Морис знал это наверняка. Он ласкал груди и бедра большинства парижских красавиц. Среди его любовниц были герцогиня де Люне, герцогиня де Фиц-Джеймс, виконтесса де Лаваль, принцесса де Водмон. Это было похоже на клуб, вход в который был открыт для всех. Из уст в уста передавали ставшее знаменитым высказывание Мориса: «Париж — это место, где проще заполучить женщину, чем аббатство».
Хотя ему было тридцать семь лет, Морис выглядел десятью годами моложе. Вот уже более двадцати лет он вовсю пользовался преимуществами, которые давала ему красота и молодость. И все эти годы он провел в удовольствиях, веселье и с пользой для карьеры. Любовницы старались услужить ему как в салонах, так и в будуарах, и, хотя Морис добивался только собственного аббатства, они открыли для него двери политической синекуры, на которую он давно зарился и которую скоро должен был заполучить.
Францией правили женщины, это Морис знал точнее и лучше, чем кто-нибудь. И хотя по французским законам женщины не могли наследовать трон, они всегда получали власть другими средствами и соответственно подбирали кандидатов,
— Теперь приведите в порядок драпировки Валентины, нетерпеливо говорил Давид. — Вам придется подняться на помост, ступени позади.
Морис, хромая, поднялся на помост высотой в полтора метра и встал за спиной Валентины.
— Итак, вас зовут Валентиной? — прошептал он ей на ухо. — Вы очень милы, моя дорогая, для той, что носит мальчишеское имя.
— А вы очень распутны для того, кто одет в пурпурную сутану епископа! — дерзко ответила девушка.
— Прекратите шептаться! — вскричал Давид. — Поправляйте ткань!
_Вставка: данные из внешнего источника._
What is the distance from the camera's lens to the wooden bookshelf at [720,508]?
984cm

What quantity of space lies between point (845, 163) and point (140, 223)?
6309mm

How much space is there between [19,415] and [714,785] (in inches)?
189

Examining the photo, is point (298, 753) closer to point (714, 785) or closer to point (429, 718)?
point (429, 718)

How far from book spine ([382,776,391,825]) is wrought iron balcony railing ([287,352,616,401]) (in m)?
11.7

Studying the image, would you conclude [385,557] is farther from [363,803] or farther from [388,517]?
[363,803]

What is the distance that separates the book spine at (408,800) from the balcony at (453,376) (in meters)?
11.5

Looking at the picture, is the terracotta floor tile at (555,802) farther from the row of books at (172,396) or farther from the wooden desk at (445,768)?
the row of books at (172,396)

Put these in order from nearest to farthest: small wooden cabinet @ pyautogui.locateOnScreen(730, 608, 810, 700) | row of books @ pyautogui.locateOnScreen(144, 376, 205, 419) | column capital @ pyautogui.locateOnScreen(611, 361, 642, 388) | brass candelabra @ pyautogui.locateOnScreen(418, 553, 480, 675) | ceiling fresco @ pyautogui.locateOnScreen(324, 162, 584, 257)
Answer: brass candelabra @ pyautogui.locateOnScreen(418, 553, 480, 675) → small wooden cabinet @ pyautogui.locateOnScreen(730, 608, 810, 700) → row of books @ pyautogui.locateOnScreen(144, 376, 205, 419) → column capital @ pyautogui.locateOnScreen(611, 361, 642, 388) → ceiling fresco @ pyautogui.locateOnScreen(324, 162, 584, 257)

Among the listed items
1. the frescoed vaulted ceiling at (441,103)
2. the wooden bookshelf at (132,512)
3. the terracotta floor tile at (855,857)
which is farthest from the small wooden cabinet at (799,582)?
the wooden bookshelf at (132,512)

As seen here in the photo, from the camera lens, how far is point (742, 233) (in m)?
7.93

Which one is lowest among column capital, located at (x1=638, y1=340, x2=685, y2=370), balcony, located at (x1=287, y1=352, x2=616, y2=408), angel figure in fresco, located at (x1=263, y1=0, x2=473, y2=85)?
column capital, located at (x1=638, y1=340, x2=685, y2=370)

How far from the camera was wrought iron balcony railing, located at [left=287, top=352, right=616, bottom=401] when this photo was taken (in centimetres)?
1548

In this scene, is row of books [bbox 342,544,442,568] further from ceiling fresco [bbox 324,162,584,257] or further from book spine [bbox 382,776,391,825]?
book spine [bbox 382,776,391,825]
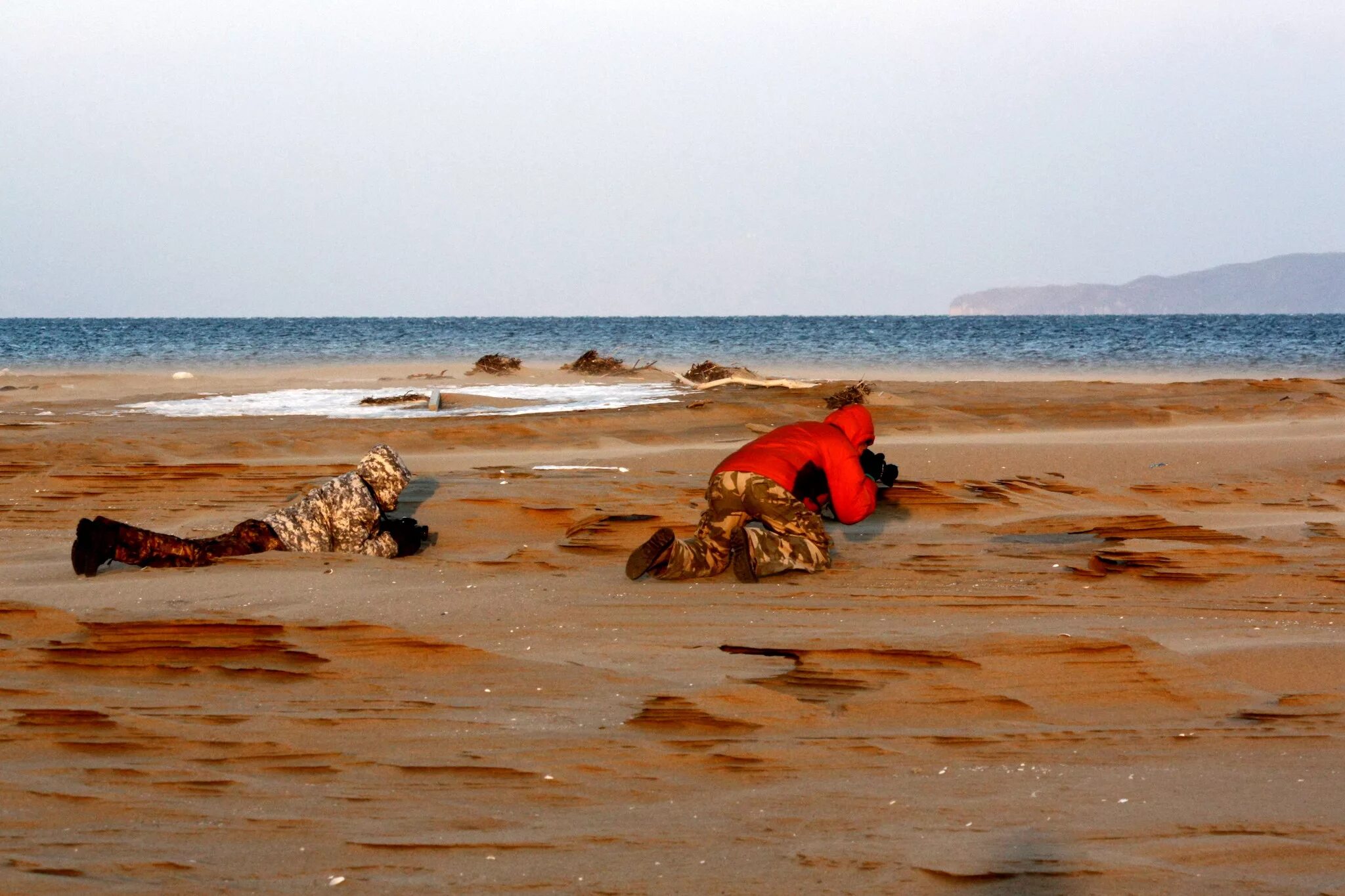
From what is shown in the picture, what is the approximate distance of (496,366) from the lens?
87.9 feet

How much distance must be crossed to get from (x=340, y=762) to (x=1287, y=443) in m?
11.4

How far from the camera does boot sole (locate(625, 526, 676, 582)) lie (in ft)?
22.7

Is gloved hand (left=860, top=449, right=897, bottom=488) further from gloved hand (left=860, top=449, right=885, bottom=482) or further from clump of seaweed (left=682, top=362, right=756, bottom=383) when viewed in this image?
clump of seaweed (left=682, top=362, right=756, bottom=383)

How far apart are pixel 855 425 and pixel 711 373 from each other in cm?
1519

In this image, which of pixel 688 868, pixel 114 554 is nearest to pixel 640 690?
pixel 688 868

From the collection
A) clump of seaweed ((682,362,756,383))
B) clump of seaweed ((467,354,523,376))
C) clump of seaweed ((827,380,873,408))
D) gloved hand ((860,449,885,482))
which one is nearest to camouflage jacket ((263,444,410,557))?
gloved hand ((860,449,885,482))

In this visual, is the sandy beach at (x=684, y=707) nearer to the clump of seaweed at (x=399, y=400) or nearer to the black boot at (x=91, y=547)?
the black boot at (x=91, y=547)

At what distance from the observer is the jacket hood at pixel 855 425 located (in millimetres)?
7305

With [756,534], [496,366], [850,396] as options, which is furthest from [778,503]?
[496,366]

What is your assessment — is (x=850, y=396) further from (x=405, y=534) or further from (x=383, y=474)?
(x=383, y=474)

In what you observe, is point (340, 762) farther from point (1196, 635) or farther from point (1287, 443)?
point (1287, 443)

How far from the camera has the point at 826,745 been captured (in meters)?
4.35

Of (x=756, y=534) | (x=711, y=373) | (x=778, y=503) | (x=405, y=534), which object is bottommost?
(x=405, y=534)

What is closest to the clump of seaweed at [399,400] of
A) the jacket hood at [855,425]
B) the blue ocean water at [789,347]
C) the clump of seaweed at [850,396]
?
the clump of seaweed at [850,396]
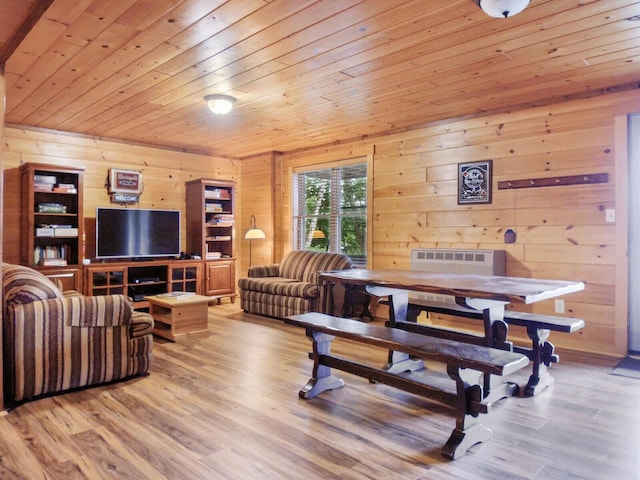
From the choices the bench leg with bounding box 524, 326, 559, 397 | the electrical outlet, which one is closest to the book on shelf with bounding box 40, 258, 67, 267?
the bench leg with bounding box 524, 326, 559, 397

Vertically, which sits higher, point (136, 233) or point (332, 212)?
point (332, 212)

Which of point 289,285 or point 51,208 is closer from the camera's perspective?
point 51,208

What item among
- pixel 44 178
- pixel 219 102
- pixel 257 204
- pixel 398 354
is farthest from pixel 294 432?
pixel 257 204

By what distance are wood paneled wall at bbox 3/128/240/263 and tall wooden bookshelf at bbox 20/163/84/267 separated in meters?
0.15

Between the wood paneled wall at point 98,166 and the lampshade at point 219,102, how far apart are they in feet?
8.31

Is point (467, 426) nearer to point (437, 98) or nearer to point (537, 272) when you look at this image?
point (537, 272)

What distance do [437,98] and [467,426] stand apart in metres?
2.98

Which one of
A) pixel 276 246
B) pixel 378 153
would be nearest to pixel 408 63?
pixel 378 153

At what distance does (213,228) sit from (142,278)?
4.62 feet

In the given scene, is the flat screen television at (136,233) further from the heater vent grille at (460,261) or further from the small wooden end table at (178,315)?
the heater vent grille at (460,261)

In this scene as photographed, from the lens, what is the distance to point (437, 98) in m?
4.14

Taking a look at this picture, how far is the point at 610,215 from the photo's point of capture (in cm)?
385

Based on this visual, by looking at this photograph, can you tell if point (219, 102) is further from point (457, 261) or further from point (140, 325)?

Свет почти ушел!
И когда Морис двинулся, чтобы поправить ткань, Давид добавил:
— Ох, Морис! Я же не представил вас. Это моя племянница Валентина и ее кузина Мирей.
— Ваша племянница! — вскричал молодой человек, отдернув руку от покрова, словно обжегшись.
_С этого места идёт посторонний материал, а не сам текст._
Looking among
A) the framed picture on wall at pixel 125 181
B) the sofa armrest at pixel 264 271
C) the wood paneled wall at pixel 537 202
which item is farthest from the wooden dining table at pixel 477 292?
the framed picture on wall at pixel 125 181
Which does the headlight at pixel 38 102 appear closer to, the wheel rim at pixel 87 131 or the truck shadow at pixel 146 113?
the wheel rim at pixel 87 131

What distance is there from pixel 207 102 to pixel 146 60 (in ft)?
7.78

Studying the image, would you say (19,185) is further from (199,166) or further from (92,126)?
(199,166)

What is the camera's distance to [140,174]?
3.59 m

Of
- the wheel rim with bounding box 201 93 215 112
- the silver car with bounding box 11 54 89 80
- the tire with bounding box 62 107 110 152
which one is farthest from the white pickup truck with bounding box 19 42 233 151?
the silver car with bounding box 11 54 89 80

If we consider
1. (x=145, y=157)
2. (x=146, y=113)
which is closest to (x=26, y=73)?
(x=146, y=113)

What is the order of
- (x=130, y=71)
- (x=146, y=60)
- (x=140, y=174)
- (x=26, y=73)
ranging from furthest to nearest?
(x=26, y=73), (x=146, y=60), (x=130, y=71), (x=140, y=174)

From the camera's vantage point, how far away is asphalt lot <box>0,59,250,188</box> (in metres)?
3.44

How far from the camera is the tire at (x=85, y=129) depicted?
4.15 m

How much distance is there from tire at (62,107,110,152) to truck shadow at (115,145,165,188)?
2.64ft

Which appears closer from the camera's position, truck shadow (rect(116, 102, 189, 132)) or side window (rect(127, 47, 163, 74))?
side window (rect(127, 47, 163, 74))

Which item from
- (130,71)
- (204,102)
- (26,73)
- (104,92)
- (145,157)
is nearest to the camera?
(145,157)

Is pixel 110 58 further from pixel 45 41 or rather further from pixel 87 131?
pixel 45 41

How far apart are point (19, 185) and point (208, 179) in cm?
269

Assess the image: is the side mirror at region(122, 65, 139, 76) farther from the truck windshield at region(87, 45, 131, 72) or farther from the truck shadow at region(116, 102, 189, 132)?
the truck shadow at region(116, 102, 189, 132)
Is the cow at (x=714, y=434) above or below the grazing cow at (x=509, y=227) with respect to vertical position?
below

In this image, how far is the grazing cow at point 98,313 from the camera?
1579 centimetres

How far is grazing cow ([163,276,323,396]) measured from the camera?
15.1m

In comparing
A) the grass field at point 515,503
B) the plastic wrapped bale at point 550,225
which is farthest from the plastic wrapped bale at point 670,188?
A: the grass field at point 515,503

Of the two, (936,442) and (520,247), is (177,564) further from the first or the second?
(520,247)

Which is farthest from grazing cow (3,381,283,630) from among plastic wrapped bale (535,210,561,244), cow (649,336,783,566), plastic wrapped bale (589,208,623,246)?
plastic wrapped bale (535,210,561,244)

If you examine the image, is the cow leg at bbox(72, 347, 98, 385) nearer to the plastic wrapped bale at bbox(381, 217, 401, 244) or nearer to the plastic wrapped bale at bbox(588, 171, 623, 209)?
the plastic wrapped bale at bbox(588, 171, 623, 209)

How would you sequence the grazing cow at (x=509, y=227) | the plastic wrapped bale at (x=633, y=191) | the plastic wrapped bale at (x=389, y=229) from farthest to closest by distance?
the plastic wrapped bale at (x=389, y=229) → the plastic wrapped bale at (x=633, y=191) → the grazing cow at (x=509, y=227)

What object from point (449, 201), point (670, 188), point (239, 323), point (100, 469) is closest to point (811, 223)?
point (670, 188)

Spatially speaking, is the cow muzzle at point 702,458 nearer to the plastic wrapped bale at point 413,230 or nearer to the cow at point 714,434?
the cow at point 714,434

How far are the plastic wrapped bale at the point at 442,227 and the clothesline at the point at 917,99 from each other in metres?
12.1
— Любимая племянница! — добавил Давид. — Она моя подопечная. Ее дед был одним из моих самых близких друзей, он умер несколько лет назад. Герцог де Реми. Полагаю, ваша семья знала его.
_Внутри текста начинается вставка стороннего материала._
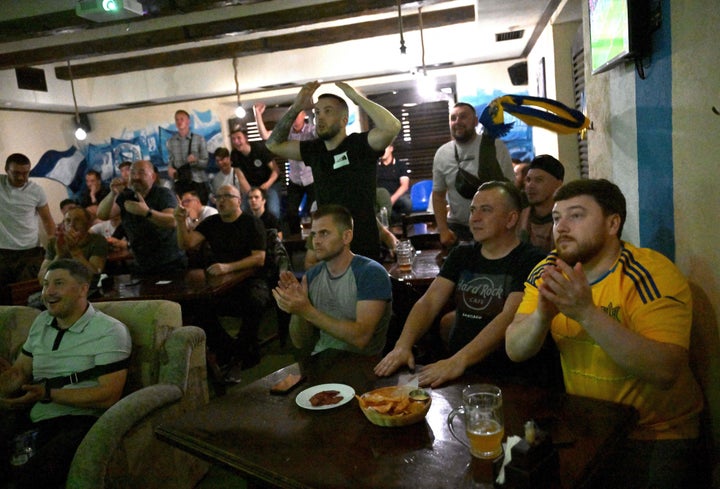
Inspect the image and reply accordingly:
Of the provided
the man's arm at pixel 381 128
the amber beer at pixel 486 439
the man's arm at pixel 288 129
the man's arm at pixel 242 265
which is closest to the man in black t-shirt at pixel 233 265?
the man's arm at pixel 242 265

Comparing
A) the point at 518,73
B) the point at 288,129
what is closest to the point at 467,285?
the point at 288,129

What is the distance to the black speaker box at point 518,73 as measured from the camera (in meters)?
7.39

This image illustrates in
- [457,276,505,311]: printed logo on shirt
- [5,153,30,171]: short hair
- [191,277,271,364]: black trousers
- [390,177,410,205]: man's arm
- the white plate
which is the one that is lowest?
[191,277,271,364]: black trousers

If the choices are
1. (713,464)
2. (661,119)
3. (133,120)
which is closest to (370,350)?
(713,464)

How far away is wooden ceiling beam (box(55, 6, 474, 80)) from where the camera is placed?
6.35m

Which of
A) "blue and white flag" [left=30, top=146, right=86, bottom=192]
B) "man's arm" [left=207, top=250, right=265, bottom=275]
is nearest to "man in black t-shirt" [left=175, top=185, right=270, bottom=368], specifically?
"man's arm" [left=207, top=250, right=265, bottom=275]

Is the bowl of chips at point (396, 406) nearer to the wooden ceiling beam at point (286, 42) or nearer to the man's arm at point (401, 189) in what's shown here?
the man's arm at point (401, 189)

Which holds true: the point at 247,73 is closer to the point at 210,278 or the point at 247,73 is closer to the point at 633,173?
the point at 210,278

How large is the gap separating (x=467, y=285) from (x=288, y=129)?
1.75 m

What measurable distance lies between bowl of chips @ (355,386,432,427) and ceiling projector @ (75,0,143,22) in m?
3.91

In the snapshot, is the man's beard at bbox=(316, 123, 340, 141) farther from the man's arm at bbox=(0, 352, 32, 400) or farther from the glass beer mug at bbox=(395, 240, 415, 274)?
the man's arm at bbox=(0, 352, 32, 400)

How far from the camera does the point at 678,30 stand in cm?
172

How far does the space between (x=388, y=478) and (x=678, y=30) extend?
64.7 inches

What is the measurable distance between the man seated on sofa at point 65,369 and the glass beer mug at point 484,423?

Мирей изумленно посмотрела на Давида.
— Валентина, — продолжал художник, — этот джентльмен, поправляющий твой покров, — очень известная фигура во Франции. В прошлом председатель Национального собрания. Позвольте представить вам монсеньора Шарля Мориса де Талейрана-Перигора, епископа Отенского…
Мирей, ахнув, вскочила на ноги, подхватив ткань, чтобы прикрыть грудь. Валентина же испустила такой пронзительный визг, что у ее кузины чуть не лопнули барабанные перепонки.
— Епископ Отенский! — кричала Валентина, пятясь от него. — Сам дьявол с копытом!
Обе молодые девушки соскочили с помоста и выбежали из комнаты. Морис посмотрел на Давида с кривой усмешкой.
— Обычно я не вызываю такого эффекта даже после яростных постельных баталий, — прокомментировал он.
— Похоже, ваша репутация бежит впереди вас, — ответил Давид.
Давид сидел в маленькой столовой, располагавшейся сразу за студией, и смотрел на рю де Бак. Морис устроился спиной к окну, в кресле, обитом сатином в красно-белую полоску, за столом из красного дерева. Стол был накрыт на четверых: несколько ваз с фруктами и бронзовые подсвечники, расписанные цветами и птицами фарфоровые приборы.